▶ **Task brief**: Copy the material from the line containing "How far away is" to the line containing "Answer: 0.22", substituting "lens" for "camera" and leaving everything else unchanged.
____
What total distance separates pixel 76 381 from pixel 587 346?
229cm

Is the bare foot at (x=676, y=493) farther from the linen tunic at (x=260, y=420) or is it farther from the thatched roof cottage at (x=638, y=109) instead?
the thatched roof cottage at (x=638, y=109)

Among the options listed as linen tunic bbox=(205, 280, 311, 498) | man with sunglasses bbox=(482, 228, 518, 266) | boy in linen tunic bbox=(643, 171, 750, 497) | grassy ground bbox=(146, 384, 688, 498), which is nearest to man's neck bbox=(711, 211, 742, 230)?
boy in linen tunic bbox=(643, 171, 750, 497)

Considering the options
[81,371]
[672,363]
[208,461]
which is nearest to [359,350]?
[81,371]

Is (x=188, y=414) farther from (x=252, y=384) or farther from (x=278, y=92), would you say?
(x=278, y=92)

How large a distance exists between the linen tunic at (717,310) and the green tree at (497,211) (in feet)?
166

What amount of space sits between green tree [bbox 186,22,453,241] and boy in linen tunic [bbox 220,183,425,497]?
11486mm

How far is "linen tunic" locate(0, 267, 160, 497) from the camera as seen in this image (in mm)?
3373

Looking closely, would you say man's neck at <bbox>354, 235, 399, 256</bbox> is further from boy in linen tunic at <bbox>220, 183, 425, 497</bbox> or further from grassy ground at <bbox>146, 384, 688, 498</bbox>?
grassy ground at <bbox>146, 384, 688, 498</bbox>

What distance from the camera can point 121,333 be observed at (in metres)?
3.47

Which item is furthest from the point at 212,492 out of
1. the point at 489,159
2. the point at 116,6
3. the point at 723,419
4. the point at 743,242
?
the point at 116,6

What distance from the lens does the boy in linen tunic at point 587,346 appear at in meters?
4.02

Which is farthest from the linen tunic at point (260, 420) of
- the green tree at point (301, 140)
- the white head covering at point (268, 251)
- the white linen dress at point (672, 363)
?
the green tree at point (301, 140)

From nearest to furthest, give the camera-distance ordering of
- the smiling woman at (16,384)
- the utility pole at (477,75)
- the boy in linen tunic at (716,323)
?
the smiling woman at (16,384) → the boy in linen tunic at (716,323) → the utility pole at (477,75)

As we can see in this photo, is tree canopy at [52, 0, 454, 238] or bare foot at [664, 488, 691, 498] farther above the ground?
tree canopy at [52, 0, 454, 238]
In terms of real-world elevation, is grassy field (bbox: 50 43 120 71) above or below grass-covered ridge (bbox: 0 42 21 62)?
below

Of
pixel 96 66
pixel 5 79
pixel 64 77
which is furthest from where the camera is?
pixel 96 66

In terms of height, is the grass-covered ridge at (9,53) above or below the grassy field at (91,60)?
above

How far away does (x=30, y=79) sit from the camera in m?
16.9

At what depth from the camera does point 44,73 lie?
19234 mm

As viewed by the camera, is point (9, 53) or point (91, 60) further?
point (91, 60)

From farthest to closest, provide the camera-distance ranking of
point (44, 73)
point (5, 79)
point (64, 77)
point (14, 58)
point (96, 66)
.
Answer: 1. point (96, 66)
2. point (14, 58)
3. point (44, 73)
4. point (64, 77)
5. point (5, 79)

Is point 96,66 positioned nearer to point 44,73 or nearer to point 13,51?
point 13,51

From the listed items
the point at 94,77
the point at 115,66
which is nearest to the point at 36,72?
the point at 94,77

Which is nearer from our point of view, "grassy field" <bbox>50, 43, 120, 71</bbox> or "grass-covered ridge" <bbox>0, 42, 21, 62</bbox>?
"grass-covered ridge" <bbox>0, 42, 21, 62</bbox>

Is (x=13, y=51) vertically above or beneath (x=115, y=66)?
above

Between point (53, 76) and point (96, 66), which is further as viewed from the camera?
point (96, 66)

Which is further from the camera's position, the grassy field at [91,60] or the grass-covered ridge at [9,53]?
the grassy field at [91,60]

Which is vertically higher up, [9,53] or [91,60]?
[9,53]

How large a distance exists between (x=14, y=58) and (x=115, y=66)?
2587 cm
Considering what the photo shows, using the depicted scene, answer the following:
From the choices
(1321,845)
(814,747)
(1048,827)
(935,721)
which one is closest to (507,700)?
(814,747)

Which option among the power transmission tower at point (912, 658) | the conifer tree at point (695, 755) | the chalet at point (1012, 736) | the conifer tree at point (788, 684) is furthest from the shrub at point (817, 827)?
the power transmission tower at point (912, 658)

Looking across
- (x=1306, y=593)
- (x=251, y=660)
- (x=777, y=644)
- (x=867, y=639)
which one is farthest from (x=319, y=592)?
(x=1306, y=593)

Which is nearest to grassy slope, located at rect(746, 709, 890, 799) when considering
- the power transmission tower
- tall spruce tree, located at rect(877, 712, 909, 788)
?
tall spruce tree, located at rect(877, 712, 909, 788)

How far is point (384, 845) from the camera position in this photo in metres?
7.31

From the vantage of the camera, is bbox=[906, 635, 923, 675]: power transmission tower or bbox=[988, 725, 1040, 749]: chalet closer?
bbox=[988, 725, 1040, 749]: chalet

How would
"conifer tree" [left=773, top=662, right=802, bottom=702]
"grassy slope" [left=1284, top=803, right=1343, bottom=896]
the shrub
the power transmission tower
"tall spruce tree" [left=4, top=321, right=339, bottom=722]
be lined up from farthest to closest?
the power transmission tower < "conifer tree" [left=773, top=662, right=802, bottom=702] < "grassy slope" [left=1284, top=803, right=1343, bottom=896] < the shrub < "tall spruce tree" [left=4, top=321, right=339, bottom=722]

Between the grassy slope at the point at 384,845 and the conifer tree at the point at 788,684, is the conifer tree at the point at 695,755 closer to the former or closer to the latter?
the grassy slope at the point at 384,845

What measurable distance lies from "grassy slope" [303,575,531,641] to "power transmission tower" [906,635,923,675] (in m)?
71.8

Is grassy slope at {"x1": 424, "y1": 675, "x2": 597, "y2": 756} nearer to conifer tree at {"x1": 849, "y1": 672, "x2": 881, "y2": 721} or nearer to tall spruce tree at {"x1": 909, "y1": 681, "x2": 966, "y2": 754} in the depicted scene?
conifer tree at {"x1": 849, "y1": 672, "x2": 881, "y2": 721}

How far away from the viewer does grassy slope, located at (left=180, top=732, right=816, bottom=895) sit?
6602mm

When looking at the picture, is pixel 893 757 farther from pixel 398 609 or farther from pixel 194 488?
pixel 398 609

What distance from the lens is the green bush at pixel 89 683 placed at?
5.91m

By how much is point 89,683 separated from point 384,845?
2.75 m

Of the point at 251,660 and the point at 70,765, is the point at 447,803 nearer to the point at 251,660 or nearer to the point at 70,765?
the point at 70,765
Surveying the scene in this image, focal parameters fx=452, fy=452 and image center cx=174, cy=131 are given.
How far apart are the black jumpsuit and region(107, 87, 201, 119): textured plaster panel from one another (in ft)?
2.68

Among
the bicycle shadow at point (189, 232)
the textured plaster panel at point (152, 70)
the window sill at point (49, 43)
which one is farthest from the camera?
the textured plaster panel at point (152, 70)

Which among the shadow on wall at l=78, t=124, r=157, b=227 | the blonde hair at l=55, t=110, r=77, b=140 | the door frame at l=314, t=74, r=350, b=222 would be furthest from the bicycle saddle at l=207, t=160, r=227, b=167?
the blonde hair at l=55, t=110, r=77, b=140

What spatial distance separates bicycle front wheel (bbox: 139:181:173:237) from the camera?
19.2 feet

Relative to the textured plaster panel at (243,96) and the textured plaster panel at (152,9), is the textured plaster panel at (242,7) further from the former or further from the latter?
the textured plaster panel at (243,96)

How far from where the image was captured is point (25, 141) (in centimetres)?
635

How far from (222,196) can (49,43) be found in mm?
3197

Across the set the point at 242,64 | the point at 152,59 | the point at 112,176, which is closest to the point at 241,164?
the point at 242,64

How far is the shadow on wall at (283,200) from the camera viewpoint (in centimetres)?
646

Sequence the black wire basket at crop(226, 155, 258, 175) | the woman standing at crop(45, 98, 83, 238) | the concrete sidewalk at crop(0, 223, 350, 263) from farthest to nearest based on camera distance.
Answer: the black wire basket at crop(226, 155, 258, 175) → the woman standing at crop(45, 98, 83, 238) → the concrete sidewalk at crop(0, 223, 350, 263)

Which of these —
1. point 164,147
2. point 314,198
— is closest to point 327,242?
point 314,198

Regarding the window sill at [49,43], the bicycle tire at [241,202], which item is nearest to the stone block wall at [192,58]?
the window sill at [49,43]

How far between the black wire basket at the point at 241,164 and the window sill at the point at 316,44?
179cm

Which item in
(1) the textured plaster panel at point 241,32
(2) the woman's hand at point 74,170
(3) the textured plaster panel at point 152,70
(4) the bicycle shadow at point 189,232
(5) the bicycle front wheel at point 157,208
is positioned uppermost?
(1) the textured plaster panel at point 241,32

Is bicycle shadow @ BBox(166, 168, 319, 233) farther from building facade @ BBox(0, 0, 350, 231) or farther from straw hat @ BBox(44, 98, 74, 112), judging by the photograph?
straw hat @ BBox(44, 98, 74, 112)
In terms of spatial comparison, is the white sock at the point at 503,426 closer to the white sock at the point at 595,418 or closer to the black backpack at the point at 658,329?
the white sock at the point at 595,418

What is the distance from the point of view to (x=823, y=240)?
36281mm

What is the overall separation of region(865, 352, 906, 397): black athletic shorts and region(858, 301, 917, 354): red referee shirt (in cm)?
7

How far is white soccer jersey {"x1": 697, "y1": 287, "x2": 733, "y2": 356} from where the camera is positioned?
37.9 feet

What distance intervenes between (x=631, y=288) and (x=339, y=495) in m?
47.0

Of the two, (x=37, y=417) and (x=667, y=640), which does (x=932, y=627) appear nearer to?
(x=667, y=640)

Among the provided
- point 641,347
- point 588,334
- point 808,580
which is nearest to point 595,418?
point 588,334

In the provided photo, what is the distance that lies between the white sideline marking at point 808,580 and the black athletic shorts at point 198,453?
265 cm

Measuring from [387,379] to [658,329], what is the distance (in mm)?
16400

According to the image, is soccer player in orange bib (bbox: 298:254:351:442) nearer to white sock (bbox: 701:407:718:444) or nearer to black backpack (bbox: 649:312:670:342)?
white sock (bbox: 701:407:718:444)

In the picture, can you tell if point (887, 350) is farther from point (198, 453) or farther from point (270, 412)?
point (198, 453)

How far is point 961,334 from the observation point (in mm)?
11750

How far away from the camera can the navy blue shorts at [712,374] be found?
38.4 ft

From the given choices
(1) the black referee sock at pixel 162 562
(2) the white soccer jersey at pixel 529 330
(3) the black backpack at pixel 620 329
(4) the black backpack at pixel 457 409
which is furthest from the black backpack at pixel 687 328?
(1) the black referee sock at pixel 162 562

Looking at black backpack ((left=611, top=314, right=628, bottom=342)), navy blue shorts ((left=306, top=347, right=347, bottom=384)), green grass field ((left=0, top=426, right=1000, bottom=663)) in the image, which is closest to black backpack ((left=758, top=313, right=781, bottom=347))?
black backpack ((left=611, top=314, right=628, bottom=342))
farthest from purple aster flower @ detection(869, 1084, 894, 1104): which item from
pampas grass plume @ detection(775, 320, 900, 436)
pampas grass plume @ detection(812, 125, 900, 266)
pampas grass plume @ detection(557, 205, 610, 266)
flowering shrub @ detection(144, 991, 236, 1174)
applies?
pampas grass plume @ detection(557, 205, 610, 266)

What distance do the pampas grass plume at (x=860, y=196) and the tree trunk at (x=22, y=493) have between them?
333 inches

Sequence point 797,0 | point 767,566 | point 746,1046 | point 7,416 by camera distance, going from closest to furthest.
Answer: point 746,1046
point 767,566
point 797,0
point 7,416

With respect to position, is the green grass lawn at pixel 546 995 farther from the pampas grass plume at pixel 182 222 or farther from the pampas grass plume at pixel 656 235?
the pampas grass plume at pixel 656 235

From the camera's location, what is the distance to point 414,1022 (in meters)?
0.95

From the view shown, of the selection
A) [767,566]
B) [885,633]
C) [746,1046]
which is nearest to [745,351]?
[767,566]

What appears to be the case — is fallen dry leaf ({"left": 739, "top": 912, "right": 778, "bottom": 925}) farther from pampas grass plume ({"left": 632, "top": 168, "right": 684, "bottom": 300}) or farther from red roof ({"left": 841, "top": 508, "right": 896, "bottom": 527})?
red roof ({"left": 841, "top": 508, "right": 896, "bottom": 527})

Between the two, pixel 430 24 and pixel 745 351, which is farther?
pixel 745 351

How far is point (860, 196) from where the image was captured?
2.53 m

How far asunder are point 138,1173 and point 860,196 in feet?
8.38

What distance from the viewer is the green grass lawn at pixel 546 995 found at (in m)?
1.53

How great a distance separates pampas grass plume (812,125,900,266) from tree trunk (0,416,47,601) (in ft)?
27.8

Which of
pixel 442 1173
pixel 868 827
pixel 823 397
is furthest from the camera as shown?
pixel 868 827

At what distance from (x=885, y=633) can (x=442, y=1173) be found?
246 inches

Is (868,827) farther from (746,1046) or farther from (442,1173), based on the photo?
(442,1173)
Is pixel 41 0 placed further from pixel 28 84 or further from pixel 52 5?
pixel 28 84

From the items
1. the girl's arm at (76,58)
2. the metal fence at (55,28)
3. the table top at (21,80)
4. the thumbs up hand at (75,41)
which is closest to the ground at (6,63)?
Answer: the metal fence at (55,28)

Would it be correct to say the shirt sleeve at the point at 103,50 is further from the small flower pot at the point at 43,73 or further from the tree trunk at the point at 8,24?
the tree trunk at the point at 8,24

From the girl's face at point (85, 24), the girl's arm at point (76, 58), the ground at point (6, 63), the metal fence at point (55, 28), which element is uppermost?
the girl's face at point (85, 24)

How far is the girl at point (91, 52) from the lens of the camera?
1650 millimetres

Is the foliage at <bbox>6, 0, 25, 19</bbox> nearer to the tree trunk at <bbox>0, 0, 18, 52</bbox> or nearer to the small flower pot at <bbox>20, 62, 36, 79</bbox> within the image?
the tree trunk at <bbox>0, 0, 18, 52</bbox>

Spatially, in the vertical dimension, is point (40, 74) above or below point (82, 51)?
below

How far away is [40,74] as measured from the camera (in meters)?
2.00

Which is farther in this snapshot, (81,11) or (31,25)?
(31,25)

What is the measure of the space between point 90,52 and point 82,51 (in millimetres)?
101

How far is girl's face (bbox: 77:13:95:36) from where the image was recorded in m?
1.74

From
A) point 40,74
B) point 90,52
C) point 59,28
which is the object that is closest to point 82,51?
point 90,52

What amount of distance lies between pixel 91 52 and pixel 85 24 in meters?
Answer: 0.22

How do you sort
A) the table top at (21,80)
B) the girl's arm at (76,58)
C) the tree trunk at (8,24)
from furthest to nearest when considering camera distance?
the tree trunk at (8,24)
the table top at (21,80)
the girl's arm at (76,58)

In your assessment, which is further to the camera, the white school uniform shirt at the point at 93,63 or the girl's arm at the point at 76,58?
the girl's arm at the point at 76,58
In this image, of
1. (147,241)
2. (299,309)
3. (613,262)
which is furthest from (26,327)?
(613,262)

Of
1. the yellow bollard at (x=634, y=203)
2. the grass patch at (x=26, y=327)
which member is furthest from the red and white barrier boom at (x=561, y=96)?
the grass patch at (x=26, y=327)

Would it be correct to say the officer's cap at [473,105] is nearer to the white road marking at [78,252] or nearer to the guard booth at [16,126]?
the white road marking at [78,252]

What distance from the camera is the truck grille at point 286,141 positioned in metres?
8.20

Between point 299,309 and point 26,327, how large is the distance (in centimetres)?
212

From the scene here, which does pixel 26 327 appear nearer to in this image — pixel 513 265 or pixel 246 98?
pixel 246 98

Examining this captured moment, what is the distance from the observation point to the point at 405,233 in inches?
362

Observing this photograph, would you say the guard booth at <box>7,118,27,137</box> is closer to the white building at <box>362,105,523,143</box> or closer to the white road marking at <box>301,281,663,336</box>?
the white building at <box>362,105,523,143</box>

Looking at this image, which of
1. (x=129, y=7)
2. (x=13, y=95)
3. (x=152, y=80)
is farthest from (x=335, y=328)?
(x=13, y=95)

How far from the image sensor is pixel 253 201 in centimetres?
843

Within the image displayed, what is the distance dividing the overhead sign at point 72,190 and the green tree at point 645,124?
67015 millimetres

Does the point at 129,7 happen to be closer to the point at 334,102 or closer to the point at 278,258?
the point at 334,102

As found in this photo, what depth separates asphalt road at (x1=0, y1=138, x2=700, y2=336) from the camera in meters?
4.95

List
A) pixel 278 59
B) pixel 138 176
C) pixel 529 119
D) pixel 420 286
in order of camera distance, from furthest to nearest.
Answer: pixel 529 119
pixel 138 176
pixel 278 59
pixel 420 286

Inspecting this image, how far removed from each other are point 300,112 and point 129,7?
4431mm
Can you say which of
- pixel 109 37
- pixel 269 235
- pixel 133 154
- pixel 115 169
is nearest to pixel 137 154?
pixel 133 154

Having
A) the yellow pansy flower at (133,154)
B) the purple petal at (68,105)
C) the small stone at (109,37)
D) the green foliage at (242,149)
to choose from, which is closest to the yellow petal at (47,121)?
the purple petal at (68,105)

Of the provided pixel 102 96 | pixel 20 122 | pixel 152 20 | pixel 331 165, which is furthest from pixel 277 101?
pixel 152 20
____
▶ **The solution**:
How far away is [40,74] as measured from the lens (in meters)?
2.00

Which is farther in this snapshot, (81,11) or (31,25)?
(31,25)

What is the measure of the space between point 90,52 and point 82,51 (in millimetres)?
101

How far is girl's face (bbox: 77:13:95:36) from where the image was recorded in m?
1.74

From
A) point 40,74
B) point 90,52
C) point 59,28
which is the object that is closest to point 82,51?
point 90,52

What amount of distance lies between pixel 91 52 and pixel 85 24 in meters?
Answer: 0.22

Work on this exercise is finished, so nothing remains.